### Material to process
----

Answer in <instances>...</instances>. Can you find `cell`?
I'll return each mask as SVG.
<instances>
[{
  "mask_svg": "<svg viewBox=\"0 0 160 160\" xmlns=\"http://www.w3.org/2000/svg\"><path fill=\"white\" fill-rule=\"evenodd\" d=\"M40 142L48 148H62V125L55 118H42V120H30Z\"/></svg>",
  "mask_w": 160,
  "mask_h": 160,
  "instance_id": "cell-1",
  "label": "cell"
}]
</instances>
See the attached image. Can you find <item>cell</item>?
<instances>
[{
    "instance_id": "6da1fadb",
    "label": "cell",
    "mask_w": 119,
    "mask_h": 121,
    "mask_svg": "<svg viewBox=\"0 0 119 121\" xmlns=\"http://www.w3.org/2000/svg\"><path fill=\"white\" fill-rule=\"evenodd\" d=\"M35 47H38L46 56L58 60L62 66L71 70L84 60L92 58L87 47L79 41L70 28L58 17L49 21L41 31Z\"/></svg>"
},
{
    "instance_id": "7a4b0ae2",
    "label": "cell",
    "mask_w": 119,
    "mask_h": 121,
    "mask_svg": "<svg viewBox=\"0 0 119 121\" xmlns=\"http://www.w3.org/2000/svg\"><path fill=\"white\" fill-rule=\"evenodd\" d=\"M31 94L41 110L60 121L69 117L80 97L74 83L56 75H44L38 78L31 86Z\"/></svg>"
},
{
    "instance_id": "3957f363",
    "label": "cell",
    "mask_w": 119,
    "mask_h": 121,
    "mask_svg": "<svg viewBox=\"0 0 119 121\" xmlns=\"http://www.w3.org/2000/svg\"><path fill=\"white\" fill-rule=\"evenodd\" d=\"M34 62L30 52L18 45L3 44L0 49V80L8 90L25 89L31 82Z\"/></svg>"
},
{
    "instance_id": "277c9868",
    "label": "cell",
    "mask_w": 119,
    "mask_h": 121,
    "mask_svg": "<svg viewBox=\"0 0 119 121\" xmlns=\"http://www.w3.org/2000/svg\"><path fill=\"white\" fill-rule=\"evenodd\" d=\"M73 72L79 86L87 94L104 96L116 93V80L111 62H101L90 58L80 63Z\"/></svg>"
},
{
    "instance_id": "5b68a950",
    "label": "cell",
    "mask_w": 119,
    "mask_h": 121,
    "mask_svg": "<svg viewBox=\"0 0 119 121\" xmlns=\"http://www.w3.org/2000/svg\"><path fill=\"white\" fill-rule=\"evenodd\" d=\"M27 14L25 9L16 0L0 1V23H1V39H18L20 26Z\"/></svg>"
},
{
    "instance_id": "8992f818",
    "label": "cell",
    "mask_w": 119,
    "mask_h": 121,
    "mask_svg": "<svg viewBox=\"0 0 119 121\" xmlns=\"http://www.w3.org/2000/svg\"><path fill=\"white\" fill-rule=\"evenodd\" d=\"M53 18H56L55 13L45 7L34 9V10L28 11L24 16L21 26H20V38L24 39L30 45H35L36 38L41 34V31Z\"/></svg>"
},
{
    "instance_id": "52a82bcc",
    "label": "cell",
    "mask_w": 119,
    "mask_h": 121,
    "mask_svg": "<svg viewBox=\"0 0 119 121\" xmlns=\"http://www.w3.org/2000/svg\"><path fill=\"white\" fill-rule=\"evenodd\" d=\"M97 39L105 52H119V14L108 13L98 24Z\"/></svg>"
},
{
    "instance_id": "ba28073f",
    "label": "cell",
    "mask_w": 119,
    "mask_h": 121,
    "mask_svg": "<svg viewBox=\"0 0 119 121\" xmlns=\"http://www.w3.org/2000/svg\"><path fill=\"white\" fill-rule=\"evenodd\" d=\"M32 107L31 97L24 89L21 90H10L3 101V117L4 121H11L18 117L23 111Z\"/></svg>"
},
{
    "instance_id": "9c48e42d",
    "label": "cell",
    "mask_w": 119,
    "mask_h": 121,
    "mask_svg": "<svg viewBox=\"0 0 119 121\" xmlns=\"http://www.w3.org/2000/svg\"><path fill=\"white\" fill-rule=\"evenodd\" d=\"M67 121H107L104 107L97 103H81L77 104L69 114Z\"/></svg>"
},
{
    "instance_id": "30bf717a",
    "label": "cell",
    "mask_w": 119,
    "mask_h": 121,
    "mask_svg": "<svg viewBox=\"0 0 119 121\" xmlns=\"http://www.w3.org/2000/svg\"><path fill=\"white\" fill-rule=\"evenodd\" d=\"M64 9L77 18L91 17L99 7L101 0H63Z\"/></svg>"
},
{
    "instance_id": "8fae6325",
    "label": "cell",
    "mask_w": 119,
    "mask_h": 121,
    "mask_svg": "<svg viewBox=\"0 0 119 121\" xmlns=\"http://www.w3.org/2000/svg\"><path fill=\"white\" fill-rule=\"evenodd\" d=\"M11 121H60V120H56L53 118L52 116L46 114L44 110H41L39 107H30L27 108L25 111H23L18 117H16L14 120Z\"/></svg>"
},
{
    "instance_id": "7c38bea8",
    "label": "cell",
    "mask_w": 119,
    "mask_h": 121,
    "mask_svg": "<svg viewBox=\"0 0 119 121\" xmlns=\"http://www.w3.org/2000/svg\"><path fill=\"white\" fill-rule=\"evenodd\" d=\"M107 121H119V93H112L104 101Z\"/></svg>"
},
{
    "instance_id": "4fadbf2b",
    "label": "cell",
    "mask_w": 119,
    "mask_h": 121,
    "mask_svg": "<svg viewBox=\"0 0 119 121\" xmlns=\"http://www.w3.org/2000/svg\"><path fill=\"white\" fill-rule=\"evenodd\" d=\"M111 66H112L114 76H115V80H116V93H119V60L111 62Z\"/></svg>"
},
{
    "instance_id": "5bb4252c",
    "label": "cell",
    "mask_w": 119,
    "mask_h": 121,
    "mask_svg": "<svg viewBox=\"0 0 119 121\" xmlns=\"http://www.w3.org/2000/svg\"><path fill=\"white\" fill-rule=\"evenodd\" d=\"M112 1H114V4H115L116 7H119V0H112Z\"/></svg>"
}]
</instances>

----

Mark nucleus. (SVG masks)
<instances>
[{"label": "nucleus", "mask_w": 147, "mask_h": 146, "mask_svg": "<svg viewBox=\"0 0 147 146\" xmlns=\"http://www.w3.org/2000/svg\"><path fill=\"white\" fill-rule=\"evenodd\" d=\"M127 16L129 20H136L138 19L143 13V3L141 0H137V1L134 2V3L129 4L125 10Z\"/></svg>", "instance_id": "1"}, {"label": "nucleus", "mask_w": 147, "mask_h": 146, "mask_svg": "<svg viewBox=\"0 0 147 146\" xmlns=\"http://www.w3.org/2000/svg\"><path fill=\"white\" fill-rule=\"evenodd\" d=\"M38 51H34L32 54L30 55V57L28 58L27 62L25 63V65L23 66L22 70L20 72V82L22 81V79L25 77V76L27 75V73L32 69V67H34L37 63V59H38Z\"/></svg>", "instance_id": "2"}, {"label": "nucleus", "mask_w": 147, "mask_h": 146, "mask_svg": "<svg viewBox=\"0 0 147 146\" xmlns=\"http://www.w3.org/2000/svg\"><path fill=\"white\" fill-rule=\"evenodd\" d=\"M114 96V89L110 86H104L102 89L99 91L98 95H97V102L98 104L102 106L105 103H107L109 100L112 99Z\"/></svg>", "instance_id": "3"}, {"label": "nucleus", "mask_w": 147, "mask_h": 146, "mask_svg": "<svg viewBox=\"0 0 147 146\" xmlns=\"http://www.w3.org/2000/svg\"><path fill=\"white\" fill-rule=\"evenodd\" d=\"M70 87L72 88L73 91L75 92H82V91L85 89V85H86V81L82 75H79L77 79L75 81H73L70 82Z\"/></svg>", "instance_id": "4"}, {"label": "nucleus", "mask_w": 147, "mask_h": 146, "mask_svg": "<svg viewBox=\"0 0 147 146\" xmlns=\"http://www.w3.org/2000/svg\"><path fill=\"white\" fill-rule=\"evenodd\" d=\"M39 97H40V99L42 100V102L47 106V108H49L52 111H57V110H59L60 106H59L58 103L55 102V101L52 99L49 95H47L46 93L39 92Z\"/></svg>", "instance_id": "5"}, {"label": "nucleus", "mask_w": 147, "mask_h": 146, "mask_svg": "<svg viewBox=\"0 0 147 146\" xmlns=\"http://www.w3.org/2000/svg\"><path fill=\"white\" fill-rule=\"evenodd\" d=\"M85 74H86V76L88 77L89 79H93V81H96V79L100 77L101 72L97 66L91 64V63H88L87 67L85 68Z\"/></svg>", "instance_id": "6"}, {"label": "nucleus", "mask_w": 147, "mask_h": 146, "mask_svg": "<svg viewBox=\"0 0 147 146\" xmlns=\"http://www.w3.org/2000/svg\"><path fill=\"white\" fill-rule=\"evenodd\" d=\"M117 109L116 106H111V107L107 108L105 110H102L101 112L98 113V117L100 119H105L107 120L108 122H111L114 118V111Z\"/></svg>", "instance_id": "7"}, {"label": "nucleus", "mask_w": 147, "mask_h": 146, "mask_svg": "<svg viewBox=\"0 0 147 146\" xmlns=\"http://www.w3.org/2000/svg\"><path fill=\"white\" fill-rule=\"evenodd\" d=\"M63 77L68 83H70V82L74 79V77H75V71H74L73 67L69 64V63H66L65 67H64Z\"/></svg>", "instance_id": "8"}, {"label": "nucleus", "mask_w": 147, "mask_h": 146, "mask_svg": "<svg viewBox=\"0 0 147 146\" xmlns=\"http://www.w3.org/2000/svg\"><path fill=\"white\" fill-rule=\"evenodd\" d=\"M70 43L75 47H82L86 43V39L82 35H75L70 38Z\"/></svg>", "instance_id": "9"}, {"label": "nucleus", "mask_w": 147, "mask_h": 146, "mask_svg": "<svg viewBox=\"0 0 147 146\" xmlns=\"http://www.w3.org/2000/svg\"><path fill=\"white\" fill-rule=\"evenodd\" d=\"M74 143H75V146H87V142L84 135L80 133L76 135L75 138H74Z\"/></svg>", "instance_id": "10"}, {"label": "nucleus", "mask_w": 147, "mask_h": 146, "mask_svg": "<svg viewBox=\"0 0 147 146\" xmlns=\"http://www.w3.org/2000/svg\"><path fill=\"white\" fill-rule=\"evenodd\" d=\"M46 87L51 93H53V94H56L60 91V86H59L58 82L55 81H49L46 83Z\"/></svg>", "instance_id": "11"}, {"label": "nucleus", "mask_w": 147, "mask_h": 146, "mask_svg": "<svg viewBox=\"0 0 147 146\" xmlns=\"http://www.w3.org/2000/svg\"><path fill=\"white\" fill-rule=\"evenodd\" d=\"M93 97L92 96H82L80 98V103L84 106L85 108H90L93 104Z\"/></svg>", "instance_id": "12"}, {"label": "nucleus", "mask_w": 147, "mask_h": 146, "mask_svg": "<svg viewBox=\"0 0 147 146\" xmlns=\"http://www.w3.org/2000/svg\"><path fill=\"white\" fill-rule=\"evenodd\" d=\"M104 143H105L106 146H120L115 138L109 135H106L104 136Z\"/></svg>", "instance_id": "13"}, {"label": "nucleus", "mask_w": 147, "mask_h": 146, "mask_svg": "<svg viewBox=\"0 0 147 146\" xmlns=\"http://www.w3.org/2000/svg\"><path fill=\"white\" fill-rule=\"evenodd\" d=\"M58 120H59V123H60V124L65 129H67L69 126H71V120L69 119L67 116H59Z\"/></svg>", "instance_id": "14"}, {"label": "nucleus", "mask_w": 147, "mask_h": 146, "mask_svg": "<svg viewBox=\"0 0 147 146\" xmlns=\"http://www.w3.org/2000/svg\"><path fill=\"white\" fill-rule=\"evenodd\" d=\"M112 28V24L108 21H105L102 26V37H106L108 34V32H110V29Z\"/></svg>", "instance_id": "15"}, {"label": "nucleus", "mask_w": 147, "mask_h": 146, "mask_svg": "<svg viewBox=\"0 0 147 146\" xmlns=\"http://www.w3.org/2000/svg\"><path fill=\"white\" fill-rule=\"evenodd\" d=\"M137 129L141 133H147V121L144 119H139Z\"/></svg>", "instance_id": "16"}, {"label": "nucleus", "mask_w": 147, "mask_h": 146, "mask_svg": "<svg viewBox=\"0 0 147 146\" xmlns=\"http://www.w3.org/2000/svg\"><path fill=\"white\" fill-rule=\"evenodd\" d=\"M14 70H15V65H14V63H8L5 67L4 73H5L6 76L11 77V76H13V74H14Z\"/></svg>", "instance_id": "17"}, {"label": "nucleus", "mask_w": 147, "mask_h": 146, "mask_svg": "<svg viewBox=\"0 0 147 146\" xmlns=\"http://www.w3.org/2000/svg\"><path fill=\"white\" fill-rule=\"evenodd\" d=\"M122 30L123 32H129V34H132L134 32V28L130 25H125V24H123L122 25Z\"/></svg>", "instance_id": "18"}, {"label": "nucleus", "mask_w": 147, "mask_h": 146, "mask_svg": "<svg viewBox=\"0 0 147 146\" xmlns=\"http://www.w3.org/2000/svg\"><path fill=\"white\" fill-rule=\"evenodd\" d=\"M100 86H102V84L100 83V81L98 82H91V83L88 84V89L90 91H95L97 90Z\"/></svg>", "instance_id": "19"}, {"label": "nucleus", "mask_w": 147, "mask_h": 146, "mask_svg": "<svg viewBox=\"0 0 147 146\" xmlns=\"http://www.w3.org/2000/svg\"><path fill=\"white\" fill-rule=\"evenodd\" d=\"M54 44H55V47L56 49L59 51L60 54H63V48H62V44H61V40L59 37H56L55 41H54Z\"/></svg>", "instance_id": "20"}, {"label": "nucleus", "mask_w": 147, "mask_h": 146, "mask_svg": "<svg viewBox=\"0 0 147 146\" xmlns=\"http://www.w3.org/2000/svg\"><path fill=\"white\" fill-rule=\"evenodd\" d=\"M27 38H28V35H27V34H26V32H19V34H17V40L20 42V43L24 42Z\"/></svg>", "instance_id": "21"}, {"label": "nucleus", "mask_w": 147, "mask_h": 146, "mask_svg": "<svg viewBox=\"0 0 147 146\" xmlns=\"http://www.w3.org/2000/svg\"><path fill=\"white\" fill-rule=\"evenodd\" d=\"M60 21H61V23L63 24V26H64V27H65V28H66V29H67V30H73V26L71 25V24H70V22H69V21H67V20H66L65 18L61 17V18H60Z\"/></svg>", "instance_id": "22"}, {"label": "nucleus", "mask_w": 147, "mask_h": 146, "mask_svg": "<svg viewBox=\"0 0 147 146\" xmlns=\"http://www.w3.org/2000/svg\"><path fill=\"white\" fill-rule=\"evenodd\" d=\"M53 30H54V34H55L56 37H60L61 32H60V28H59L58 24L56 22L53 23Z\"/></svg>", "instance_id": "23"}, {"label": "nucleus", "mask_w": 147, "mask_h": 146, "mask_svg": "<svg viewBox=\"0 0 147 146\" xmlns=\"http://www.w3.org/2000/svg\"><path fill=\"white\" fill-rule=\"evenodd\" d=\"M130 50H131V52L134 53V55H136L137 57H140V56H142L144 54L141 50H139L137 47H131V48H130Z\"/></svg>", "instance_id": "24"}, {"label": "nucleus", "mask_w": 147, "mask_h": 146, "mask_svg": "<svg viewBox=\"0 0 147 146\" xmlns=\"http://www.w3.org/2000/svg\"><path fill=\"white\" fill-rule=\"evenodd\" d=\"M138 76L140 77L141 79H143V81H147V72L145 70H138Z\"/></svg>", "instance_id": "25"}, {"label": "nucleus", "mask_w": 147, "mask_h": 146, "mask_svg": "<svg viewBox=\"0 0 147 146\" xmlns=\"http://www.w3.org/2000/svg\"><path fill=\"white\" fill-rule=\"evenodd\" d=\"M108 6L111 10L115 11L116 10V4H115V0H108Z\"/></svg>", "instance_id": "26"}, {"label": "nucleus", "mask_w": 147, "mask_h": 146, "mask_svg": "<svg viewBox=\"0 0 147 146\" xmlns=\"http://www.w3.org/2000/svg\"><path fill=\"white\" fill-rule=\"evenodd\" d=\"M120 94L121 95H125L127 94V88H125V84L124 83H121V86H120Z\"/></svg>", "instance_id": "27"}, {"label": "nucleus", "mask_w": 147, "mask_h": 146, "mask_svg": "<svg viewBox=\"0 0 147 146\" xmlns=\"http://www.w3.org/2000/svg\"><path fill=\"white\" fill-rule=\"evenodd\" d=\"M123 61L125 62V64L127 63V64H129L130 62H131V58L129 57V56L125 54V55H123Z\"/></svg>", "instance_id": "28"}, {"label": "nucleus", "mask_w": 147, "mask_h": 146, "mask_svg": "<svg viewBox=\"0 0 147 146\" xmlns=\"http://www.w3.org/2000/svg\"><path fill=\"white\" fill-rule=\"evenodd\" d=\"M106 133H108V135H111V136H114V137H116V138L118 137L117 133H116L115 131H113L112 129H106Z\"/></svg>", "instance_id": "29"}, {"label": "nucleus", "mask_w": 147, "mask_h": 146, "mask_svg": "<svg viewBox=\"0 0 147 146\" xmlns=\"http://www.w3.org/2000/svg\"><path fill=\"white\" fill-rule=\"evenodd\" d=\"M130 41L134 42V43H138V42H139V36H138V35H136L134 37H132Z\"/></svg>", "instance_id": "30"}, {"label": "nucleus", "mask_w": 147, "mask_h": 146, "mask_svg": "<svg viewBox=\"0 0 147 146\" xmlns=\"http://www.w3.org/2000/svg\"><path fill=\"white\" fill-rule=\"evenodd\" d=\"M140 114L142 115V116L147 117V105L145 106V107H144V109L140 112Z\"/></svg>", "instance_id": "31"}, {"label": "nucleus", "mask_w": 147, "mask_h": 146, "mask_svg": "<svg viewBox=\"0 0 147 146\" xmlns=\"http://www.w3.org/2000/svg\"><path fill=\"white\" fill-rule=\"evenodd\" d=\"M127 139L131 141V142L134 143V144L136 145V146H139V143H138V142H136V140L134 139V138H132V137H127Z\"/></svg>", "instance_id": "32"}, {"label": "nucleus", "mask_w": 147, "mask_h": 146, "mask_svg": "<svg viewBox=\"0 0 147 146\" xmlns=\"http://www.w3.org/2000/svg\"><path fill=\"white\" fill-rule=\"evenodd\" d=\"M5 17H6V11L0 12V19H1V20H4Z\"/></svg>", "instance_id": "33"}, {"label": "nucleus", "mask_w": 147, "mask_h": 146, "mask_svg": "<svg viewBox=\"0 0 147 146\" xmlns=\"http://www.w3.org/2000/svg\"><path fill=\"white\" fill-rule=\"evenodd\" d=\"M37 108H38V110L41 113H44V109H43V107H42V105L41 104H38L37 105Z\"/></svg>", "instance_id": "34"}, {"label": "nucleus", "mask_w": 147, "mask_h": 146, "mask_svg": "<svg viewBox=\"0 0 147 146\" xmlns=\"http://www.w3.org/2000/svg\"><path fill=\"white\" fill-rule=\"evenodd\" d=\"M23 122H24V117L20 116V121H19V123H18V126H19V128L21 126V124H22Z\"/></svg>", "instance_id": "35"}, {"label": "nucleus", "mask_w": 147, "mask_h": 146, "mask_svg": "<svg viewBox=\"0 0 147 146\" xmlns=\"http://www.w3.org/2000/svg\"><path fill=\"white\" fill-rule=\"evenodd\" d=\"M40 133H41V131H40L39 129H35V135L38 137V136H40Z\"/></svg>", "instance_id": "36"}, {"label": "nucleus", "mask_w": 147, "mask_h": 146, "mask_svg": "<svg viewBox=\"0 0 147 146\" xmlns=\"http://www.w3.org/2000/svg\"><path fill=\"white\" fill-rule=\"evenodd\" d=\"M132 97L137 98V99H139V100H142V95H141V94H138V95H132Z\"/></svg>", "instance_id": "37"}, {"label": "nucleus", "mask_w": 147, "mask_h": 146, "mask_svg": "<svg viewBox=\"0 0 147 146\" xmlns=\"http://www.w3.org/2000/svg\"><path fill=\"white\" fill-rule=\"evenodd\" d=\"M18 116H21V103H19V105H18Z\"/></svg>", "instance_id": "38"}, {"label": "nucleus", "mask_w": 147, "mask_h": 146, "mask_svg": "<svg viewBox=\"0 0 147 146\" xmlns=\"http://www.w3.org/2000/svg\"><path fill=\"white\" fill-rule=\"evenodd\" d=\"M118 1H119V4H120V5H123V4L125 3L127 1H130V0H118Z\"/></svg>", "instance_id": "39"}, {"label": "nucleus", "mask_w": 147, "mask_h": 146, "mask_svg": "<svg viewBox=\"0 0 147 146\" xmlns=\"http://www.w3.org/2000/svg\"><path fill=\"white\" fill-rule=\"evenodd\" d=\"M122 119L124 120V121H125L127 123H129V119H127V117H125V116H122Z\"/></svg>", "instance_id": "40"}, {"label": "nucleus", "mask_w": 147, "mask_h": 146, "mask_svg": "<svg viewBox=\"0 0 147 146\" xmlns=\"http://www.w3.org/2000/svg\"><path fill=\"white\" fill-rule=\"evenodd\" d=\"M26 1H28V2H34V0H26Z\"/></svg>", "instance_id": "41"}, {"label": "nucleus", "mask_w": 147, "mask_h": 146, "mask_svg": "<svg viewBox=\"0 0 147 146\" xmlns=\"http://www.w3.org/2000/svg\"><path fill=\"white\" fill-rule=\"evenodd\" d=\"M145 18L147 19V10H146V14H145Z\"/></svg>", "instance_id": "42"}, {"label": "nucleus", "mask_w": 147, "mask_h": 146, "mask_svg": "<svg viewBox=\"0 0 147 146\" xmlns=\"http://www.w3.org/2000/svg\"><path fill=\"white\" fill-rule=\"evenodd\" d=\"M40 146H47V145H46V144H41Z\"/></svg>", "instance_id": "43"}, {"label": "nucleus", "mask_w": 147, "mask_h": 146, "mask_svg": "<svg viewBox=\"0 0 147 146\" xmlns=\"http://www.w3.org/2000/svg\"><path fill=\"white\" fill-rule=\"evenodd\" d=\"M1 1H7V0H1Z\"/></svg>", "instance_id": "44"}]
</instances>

----

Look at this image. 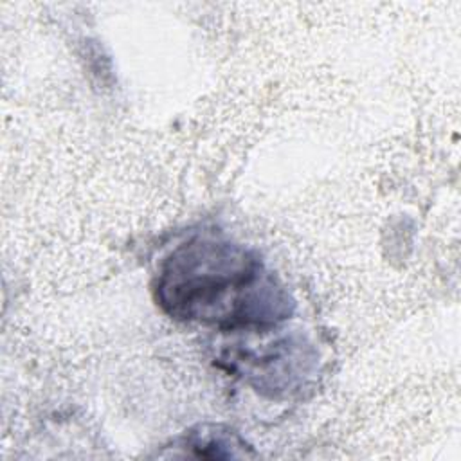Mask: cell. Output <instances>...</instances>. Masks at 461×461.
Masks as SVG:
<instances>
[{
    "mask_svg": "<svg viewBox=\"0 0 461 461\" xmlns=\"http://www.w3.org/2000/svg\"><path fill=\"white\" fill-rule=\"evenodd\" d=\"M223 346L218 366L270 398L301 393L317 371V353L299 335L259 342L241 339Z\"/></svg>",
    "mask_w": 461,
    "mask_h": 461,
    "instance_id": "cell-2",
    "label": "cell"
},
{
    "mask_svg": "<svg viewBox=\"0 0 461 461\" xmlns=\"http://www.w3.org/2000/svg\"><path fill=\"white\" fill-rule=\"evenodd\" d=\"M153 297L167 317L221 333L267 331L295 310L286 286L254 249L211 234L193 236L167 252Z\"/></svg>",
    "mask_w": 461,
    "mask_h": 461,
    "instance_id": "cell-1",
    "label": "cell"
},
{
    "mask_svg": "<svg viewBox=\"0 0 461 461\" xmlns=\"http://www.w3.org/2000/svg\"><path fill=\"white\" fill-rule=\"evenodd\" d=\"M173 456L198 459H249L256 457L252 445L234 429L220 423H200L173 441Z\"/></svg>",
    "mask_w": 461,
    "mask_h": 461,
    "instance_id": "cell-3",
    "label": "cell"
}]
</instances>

----

### What needs to be done
Recast part of the listing above as a JSON array of strings, one string per line. Begin at the line that contains "Answer in <instances>...</instances>.", stop after the line that contains "See the attached", and leave out any blank lines.

### Expected answer
[
  "Answer in <instances>...</instances>. Can you find `cell`?",
  "I'll return each mask as SVG.",
  "<instances>",
  "[{",
  "  \"mask_svg\": \"<svg viewBox=\\\"0 0 160 160\\\" xmlns=\\\"http://www.w3.org/2000/svg\\\"><path fill=\\\"white\\\" fill-rule=\\\"evenodd\\\" d=\\\"M40 142L48 148H62V125L55 118H42V120H30Z\\\"/></svg>\",",
  "  \"mask_w\": 160,",
  "  \"mask_h\": 160,",
  "  \"instance_id\": \"cell-1\",",
  "  \"label\": \"cell\"",
  "}]",
  "</instances>",
  "See the attached image. Can you find <item>cell</item>?"
]